[Stored items from a collection]

- - - - -

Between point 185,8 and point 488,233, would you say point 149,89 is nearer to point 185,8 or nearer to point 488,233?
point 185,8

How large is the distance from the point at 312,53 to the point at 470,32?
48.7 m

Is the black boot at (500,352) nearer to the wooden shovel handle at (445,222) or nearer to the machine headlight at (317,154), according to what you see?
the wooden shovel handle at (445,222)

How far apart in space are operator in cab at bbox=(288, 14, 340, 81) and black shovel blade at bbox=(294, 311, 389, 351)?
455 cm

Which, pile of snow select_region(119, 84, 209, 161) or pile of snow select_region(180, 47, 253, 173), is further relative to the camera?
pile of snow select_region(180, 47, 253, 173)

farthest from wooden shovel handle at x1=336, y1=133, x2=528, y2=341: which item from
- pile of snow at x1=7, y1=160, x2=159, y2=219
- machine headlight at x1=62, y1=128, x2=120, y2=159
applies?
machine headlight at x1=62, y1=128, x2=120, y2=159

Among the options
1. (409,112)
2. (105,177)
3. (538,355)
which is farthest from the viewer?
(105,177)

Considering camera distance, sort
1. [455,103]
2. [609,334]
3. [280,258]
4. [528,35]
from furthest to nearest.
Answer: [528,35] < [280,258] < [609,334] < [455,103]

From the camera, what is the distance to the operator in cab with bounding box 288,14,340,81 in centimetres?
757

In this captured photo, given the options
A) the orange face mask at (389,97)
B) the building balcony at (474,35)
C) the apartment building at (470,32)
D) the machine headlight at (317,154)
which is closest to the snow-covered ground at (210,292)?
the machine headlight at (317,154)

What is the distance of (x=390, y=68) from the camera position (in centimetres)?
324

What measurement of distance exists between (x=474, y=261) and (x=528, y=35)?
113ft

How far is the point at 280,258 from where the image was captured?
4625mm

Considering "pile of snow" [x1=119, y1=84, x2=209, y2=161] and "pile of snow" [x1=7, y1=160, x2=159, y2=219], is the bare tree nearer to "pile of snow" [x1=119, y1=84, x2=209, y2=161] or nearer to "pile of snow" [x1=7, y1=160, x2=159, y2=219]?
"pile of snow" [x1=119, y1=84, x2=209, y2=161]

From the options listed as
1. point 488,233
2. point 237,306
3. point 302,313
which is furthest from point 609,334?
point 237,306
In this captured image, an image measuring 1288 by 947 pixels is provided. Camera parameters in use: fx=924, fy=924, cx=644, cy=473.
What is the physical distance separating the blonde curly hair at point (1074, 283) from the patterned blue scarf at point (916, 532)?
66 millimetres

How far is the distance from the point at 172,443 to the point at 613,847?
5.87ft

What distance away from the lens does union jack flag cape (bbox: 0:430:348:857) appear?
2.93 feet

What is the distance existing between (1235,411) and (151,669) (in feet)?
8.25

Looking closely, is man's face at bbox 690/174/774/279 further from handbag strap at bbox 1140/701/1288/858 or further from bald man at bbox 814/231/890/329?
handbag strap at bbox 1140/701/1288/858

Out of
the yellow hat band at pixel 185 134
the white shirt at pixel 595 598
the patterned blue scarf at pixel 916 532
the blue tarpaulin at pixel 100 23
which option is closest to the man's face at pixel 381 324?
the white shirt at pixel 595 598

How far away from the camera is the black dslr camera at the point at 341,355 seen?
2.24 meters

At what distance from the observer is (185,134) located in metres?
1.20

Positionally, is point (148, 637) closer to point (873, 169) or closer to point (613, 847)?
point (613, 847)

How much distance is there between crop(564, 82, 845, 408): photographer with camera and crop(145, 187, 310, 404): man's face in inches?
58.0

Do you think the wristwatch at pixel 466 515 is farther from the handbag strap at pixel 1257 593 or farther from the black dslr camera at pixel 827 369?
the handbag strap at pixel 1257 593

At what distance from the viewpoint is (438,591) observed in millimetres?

- - - - -

Write out the records again, starting at the line containing "Looking closely, is" and ending with the last of the records. Replace "black dslr camera" with "black camera" everywhere in those lines and leave everything else unchanged.

| Task answer |
Looking closely, is man's face at bbox 690/174/774/279 further from handbag strap at bbox 1140/701/1288/858 or further from bald man at bbox 814/231/890/329?
handbag strap at bbox 1140/701/1288/858

Out of
the yellow hat band at pixel 185 134
the white shirt at pixel 595 598
the patterned blue scarf at pixel 916 532
the blue tarpaulin at pixel 100 23
which option is closest to the man's face at pixel 381 324?
the white shirt at pixel 595 598

How far away from the camera is the black camera at the point at 341,355 seen?
2.24 meters

At what distance from the observer is (185,134) located in metres?
1.20

Positionally, is point (148, 637) closer to point (873, 169) or closer to point (613, 847)?
point (613, 847)

How much distance is there between crop(564, 82, 845, 408): photographer with camera and crop(145, 187, 310, 404): man's face in inches?
58.0

Do you think the wristwatch at pixel 466 515 is farther from the handbag strap at pixel 1257 593 or farther from the black camera at pixel 827 369?
the handbag strap at pixel 1257 593

At what distance from the viewpoint is (438,591) observed in millimetres?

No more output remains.